(Spatial data with images)
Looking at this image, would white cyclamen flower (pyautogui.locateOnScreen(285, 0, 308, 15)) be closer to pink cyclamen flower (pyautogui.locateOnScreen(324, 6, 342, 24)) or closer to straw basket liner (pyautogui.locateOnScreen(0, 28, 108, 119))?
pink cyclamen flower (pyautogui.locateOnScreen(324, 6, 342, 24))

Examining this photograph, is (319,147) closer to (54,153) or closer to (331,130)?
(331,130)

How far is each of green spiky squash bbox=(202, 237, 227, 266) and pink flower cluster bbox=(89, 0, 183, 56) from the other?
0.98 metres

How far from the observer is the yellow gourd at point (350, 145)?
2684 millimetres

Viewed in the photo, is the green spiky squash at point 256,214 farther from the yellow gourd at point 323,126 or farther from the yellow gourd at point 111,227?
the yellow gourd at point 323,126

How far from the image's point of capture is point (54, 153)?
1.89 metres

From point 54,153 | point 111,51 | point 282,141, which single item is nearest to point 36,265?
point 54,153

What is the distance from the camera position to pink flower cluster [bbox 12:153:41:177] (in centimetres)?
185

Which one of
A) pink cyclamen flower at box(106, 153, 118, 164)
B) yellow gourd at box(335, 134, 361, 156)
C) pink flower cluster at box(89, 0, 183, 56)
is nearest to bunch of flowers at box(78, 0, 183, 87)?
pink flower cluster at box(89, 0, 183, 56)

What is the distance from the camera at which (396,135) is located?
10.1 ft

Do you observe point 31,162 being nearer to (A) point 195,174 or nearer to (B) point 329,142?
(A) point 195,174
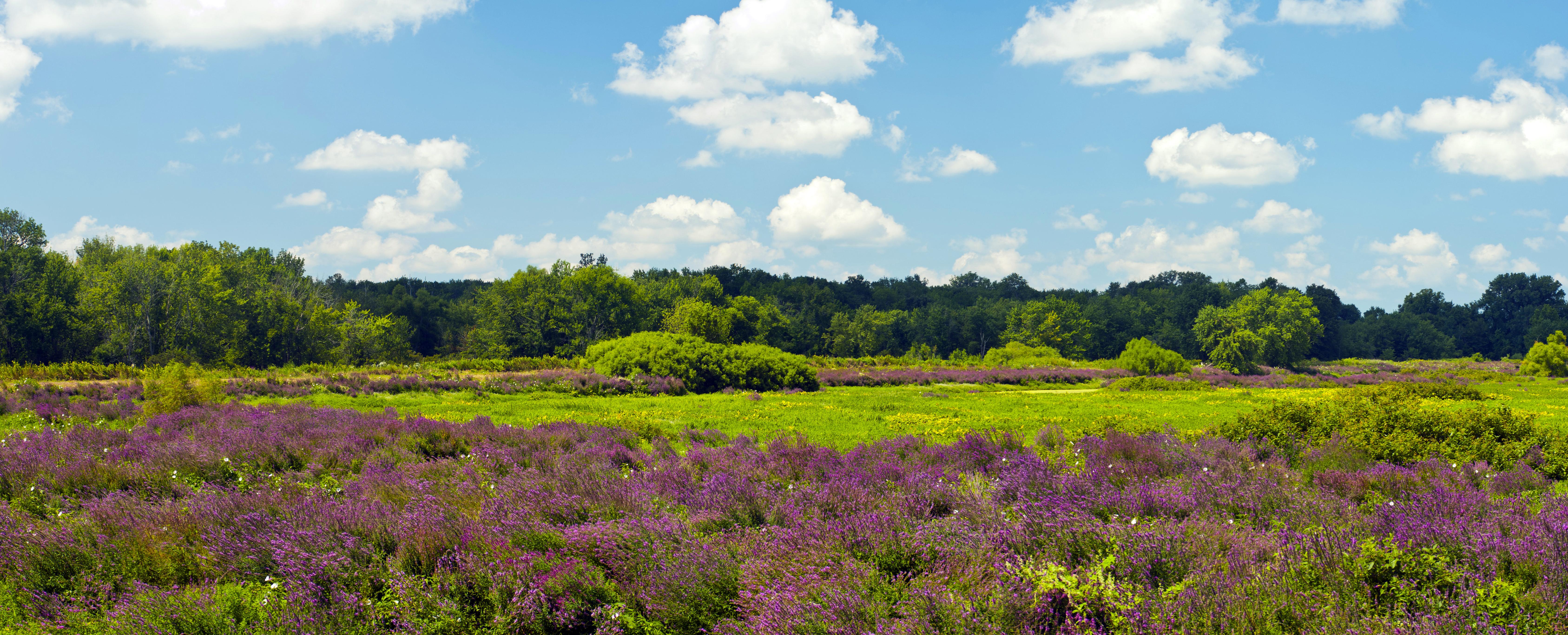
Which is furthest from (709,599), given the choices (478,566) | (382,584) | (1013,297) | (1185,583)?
(1013,297)

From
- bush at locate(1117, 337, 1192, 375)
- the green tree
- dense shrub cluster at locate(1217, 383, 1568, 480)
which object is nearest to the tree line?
the green tree

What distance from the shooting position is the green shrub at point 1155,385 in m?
32.1

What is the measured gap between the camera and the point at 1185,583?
4363mm

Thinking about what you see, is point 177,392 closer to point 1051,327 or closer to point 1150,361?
point 1150,361

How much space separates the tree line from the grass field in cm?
2858

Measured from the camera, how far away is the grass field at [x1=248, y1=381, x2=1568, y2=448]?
14.2 m

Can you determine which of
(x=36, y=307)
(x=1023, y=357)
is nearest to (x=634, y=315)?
(x=1023, y=357)

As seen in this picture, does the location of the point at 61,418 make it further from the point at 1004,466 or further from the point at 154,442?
the point at 1004,466

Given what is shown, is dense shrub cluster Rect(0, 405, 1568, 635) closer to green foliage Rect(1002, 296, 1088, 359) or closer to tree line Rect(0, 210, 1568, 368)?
tree line Rect(0, 210, 1568, 368)

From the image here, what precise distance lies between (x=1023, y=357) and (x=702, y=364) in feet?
122

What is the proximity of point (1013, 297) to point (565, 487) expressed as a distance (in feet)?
384

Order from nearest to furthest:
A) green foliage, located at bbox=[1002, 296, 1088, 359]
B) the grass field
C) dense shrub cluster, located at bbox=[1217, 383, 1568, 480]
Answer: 1. dense shrub cluster, located at bbox=[1217, 383, 1568, 480]
2. the grass field
3. green foliage, located at bbox=[1002, 296, 1088, 359]

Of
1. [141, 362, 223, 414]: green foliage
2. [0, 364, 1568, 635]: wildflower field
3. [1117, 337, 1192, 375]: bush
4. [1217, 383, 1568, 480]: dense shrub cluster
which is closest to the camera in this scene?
[0, 364, 1568, 635]: wildflower field

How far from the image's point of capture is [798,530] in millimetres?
5648
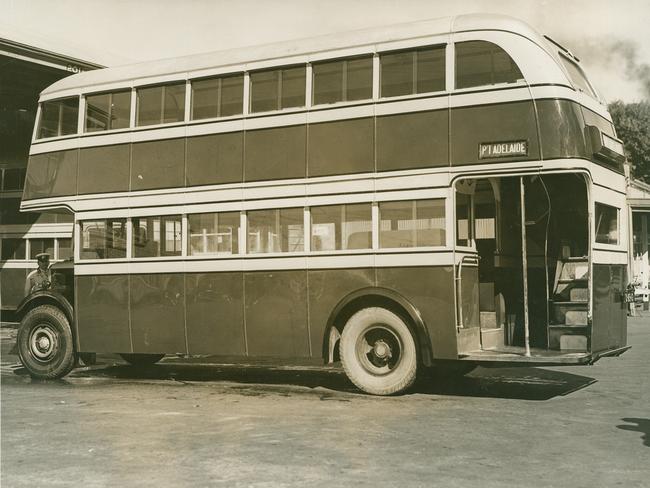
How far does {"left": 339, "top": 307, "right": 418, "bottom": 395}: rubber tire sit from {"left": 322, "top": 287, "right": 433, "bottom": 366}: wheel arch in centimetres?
7

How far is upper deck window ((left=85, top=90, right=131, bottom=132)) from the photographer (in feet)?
33.5

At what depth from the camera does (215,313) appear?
9453 mm

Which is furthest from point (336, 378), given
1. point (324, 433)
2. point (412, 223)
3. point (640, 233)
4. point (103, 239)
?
point (640, 233)

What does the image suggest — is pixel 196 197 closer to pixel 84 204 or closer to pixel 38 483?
pixel 84 204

● Set task: Convert the rows from the line with "How far is each" up to and including the line with "2684 millimetres" into a two-column CSV with the headers text and answer. Use one line per row, put each field in quotes, and replace any line breaks with spaces.

● Response:
text,answer
"How far is each of green spiky squash bbox=(202, 237, 227, 266) and pink flower cluster bbox=(89, 0, 183, 56) from the other?","0.98 metres"
"How far from the observer is the yellow gourd at point (350, 145)?","2684 millimetres"